Eight years ago this month, Andrew Freeman's father was killed by a drunken driver in a wrong-way crash on Interstate 95 in Delray Beach.
So Freeman says he has no sympathy for the nearly 33-year prison sentence being served by former North Lauderdale resident Kenneth Jenkins — a term upheld last week by a Palm Beach County judge.
"It is indeed a very long sentence, but he earned every day of it by his actions," said Freeman, who lost his father, Robert Rutman, 83, of Boca Raton. Two other people died in the March 16, 2008, wreck.
Jenkins and his attorneys last month asked Circuit Judge Charles Burton to throw out the prison sentence. They claimed Jenkins' former lawyers fumbled the DUI manslaughter case by pursuing a defense that the victims' car, not Jenkins', was heading the wrong way.
Months after the crash, it became clear through an investigation that Jenkins was the wrong-way driver and he took responsibility, attorney David Oscar Markus said. Jenkins' blood-alcohol level was .182, more than twice the legal limit to drive.
Jenkins testified Feb. 16 that he had wanted to accept blame, but continued to trust his lawyers Jack Goldberger and Michael E. Dutko.
Markus said the delay in not resolving the case until 2011 led to the disastrous circumstance of Jenkins, while still out on bail, getting caught on video playing beer pong at a bar.
A private investigator hired by a cousin of Rutman had shot the video and turned it over to the court.
While sentencing Jenkins, Circuit Judge Richard Oftedal said Jenkins' participation "in a drinking game on the eve of sentencing is a slap in the fact and an affront to the victims and their survivors and friends."
State guidelines then called for a minimum of 32 years, 10 1/2 months in prison; the maximum possible was a life term.
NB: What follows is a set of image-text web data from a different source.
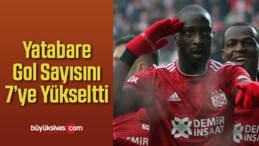 Yatabare Gol Sayısını 7’ye Yükseltti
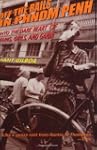 Off the Rails in Phnom Penh: Into the...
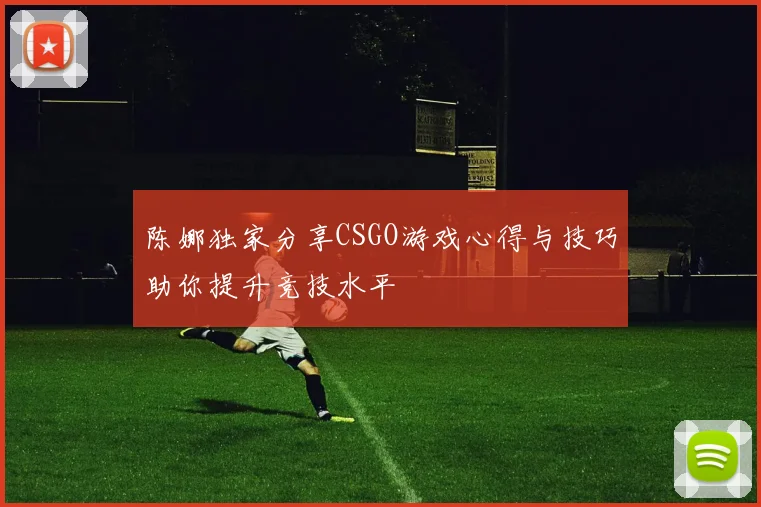 陈娜独家分享CSGO游戏心得与技巧助你提升竞技水平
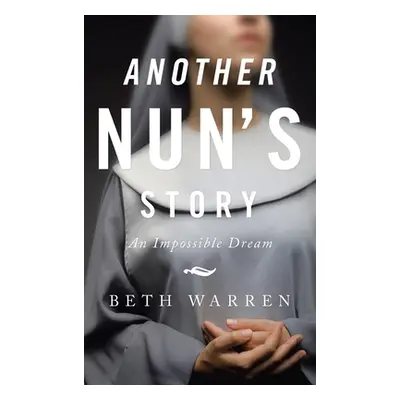 "Another Nun's Story: An Impossible Dream" - "" ("Warren Beth")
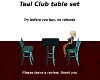 Teal Club table set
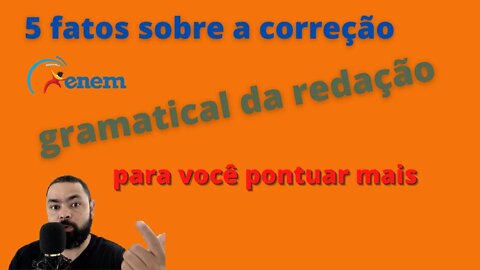 5 fatos sobre a correção gramatical da redação para VOCÊ pontuar mais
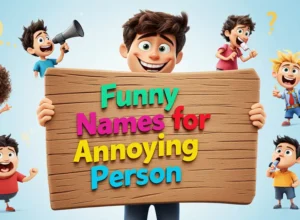 Funny Names for Annoying Persons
Oftedal could have justified going below the minimum but declined.
Markus said his research found no other defendant in Florida had ever been sentenced to so long in prison for DUI manslaughter convictions.
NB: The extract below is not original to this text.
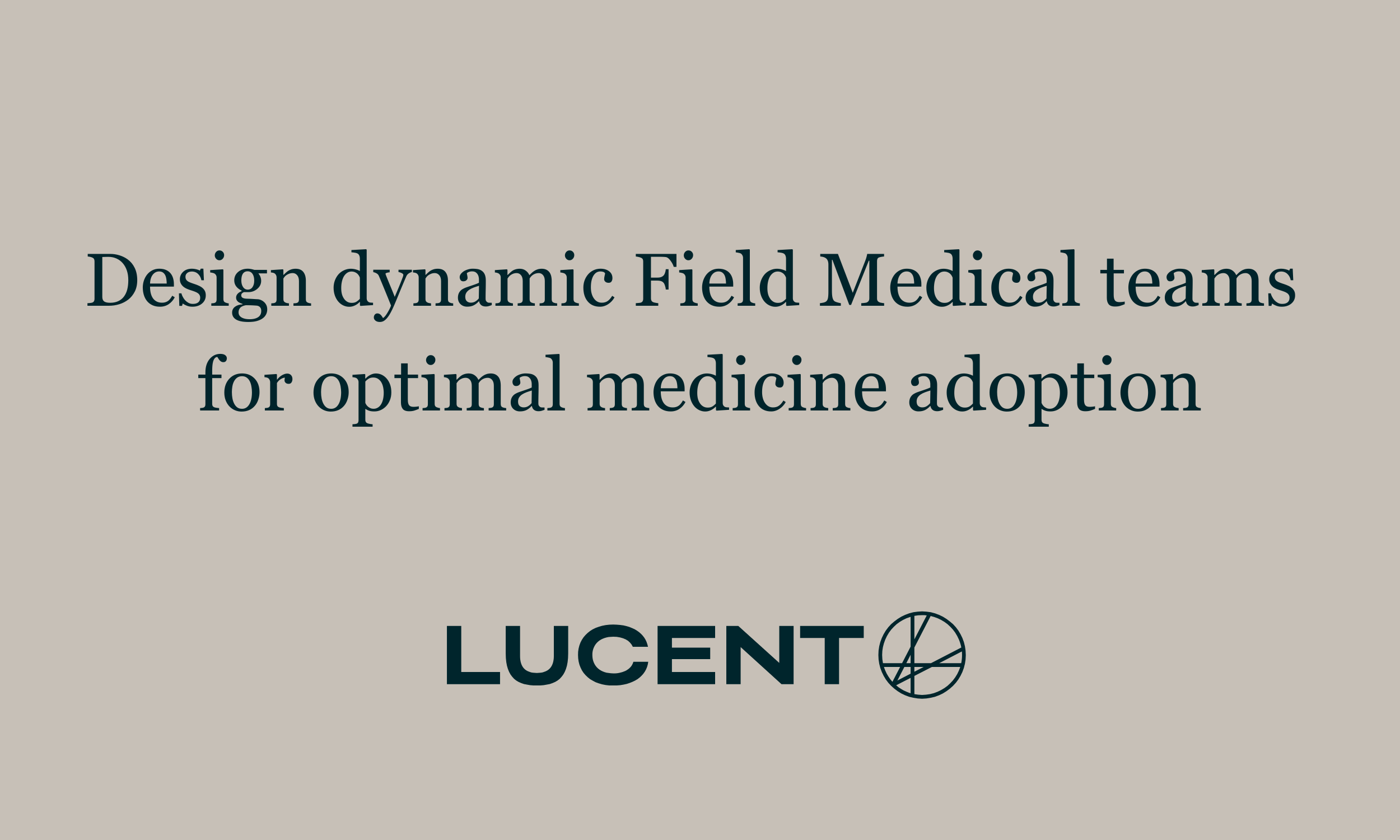 Design dynamic Field Medical teams for optimal medicine adoption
But Judge Burton said the beer pong incident was "the nail in the coffin" for Jenkins. Burton concluded, "the trial lawyers conducted themselves professionally and competently by investigating the case, especially in light of the fact that there were two witnesses who suggested that the victims were going in the wrong direction."
Assistant State Attorney Linda Harrison successfully argued for the court to keep the sentence in place, because "it would be a travesty and a true injustice" to reopen the tragic case.
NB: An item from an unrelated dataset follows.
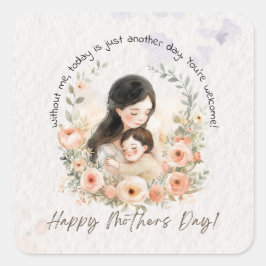 私がいなければ、今日は別の日の母親おもしろいだ スクエアシール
Jenkins was driving a Pontiac south in the northbound lanes of I-95 near Linton Boulevard when he collided head-on with a Mercedes, according to Florida Highway Patrol and court records.
Inside the Mercedes were Boris Rapoport, 54, and Angelina Pagliuca, 58, of Hampstead, Quebec, who were heading from Boca Raton to Palm Beach International Airport with Rapoport's mother, Renee, 78, and her friend, Rutman. All but Pagliuca died.
Jenkins said he has no memory of the crash. He said he was drinking just once before his sentencing only because he was afraid of prison.
Rutman's son Freeman, who lives in San Francisco, said Jenkins shouldn't be portrayed now "as the victim of a bad lawyer."